How is biliary surgery performed?
Biliary conserving surgery is a very advanced minimally invasive treatment using laparoscopic combined with choledochoscopic approach. There is no visible scar on the abdomen after surgery, and even no scar can be seen. And because the laparoscope and cholangioscope can magnify the surgical field 10 times, very delicate stones and polyps can be clearly displayed, so stones and polyps can be completely removed at once without residue.
At present, there are fewer centers that carry out minimally invasive bile preservation treatment for gallbladder stones (polyps) at home and abroad. In China, centers such as Shanghai Oriental Hospital of Tongji University, Shougang Hospital of Peking University and Zhongda Hospital of Southeast University carried out earlier. CUH has completed more than 300 cases of biliary preservation surgery, and the overall efficacy is remarkable. Long-term follow-up reveals the advantages of less trauma, less scarring, high postoperative quality of life, low complication rate and low recurrence rate of stones (polyps) after surgery.
Which patients are suitable for biliary preservation?
Gallbladder polyps: more than 95% of gallbladder polyps in China are benign cholesterol polyps.
Gallbladder stones: 1-3 in number, less than 2cm in diameter, with good contractile function of gallbladder after examination.
Which patients are not suitable for biliary preservation?
Malignant lesions of gallbladder (gallbladder cancer, malignant polyps of gallbladder)
Gallbladder adenomatous hyperplasia
Gallbladder stones (multiple filled stones, giant stones)
Acute cholecystitis (septic, perforated, necrotizing)
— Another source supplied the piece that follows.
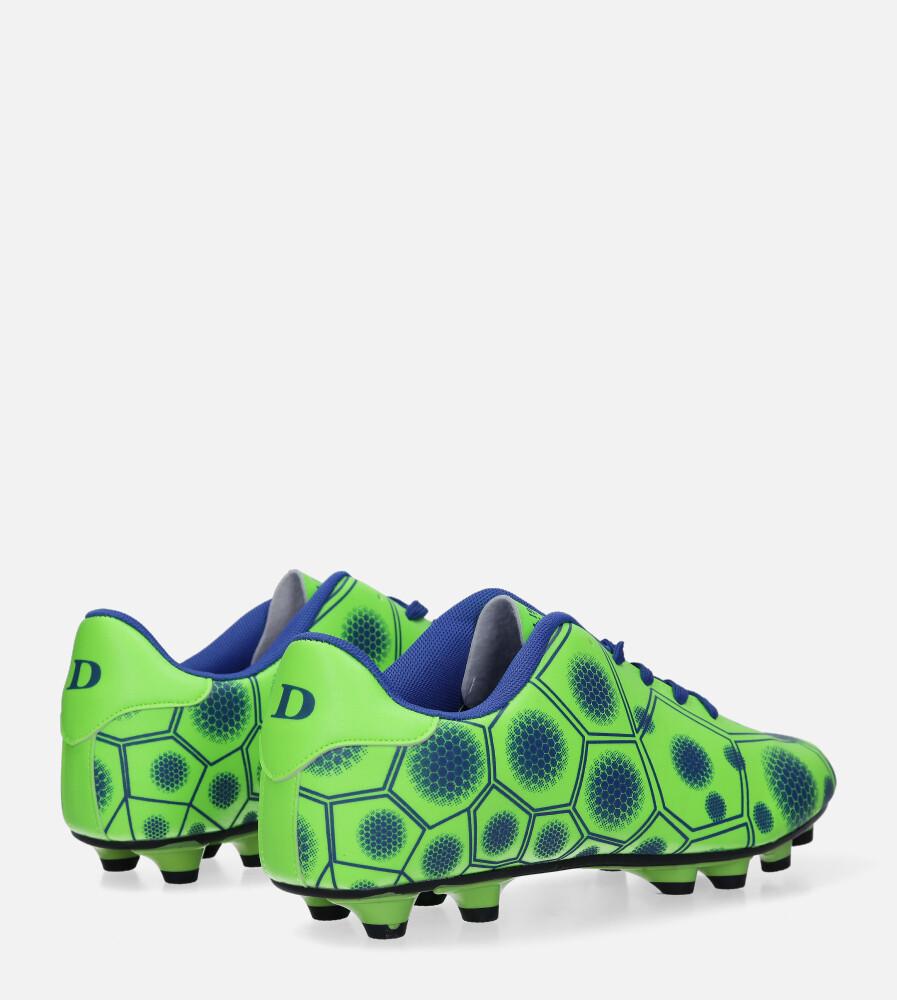 Zielone buty sportowe korki sznurowane Casu 168 wysokosc_platformy 2 cm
Chronic cholecystitis (gallbladder wall thickening, gallbladder atrophy, gallbladder wall calcification)
What does the gallbladder do?
The gallbladder not only has the functions of storage, concentration, contraction and excretion, but also has the function of regulating the pressure in the bile ducts, and also has complex chemical and immune functions. The gallbladder can concentrate the dilute liver bile 30 times and store it in the gallbladder for high-fat diet before it is excreted into the intestine to participate in digestion.
In short, for the treatment of gallbladder stones or gallbladder polyps, there should be a change in concept, to be people-oriented, not only to remove the stones or polyps, but also to protect the existence of gallbladder function. For gallbladder disorders, doctors should first consider protecting the function of the human organ, maintaining the balance of the internal environment, removing stones or polyps and other diseases, and then consider gallbladder removal if necessary. Do not cut the gallbladder first, and do not remove the gallbladder for no reason on the pretext of prevention and convenience. This is the correct viewpoint for the treatment of gallbladder disease.